__Your objective__
Set the pictures aside and transcribe exactly the lines from the one containing "phylum: Chordata" through the final line of the records.

----- Given entries

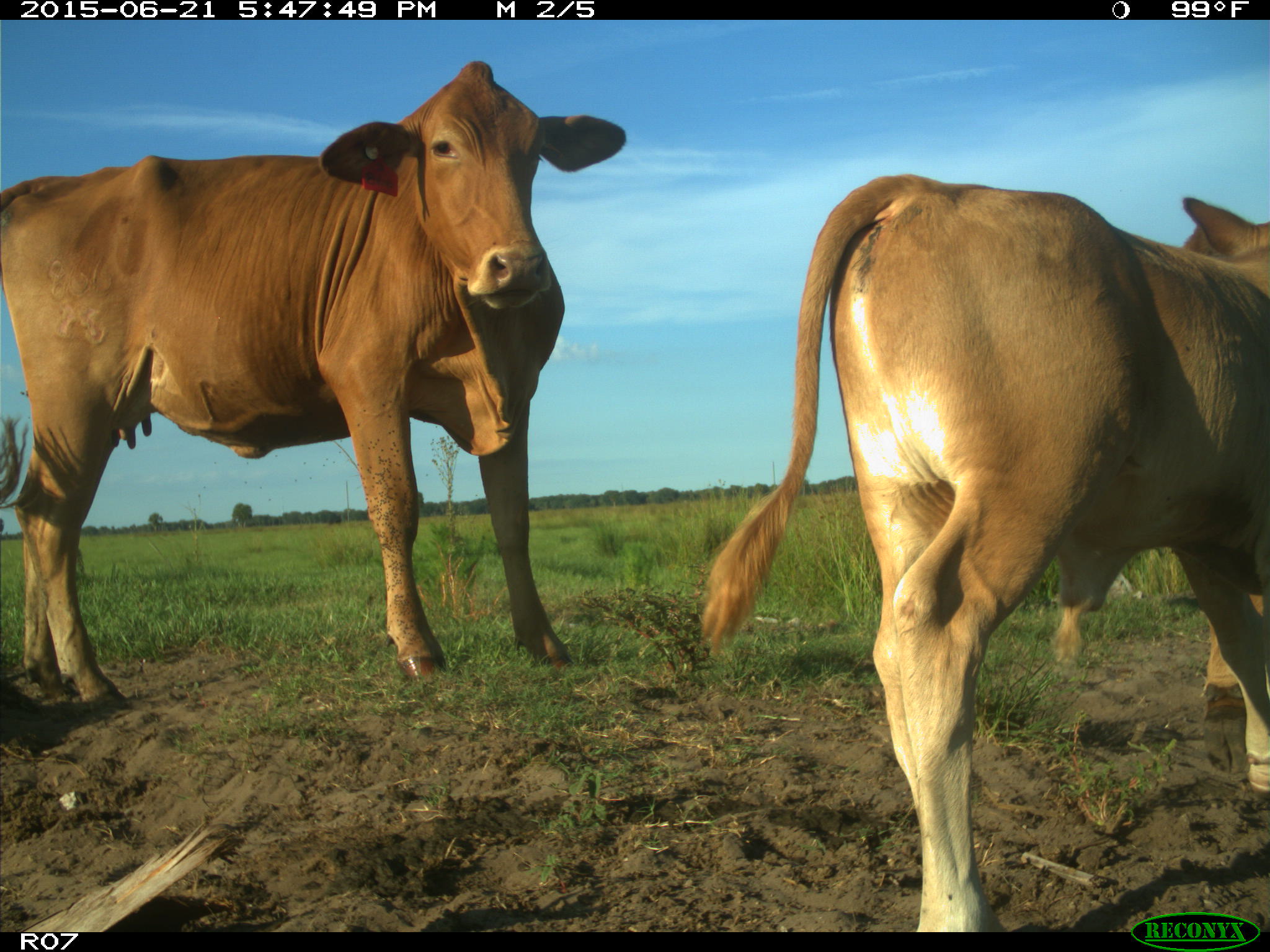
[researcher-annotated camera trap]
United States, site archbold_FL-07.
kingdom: Animalia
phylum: Chordata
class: Mammalia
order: Artiodactyla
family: Bovidae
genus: Bos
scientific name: Bos taurus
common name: domestic cow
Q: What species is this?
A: Bos taurus (domestic cow).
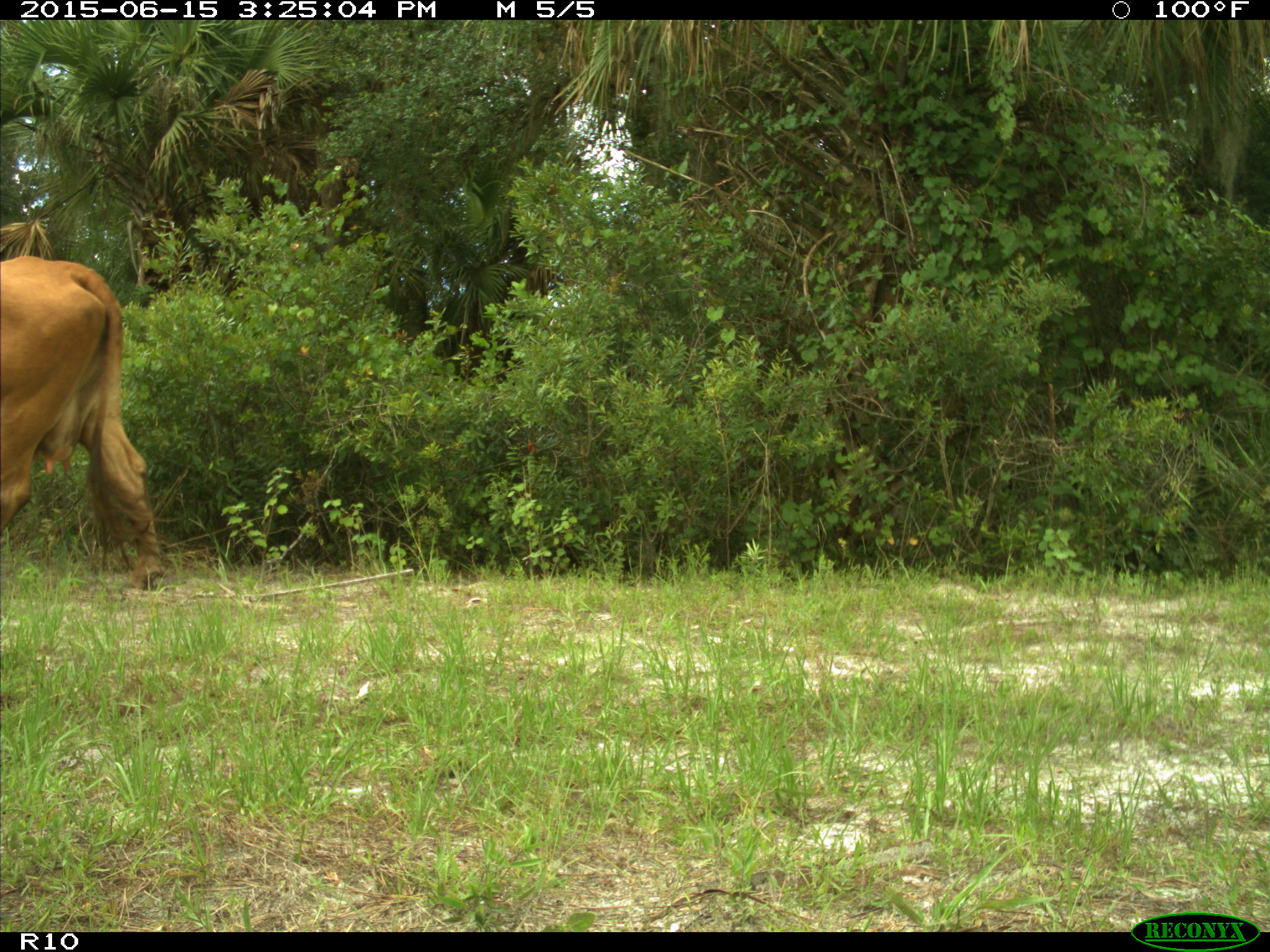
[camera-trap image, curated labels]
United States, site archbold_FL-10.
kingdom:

----------

__Answer section__
phylum: Chordata
class: Mammalia
order: Artiodactyla
family: Bovidae
genus: Bos
scientific name: Bos taurus
common name: domestic cow
Q: What species is this?
A: Bos taurus (domestic cow).
[camera-trap image, curated labels]
United States, site archbold_FL-10.
kingdom:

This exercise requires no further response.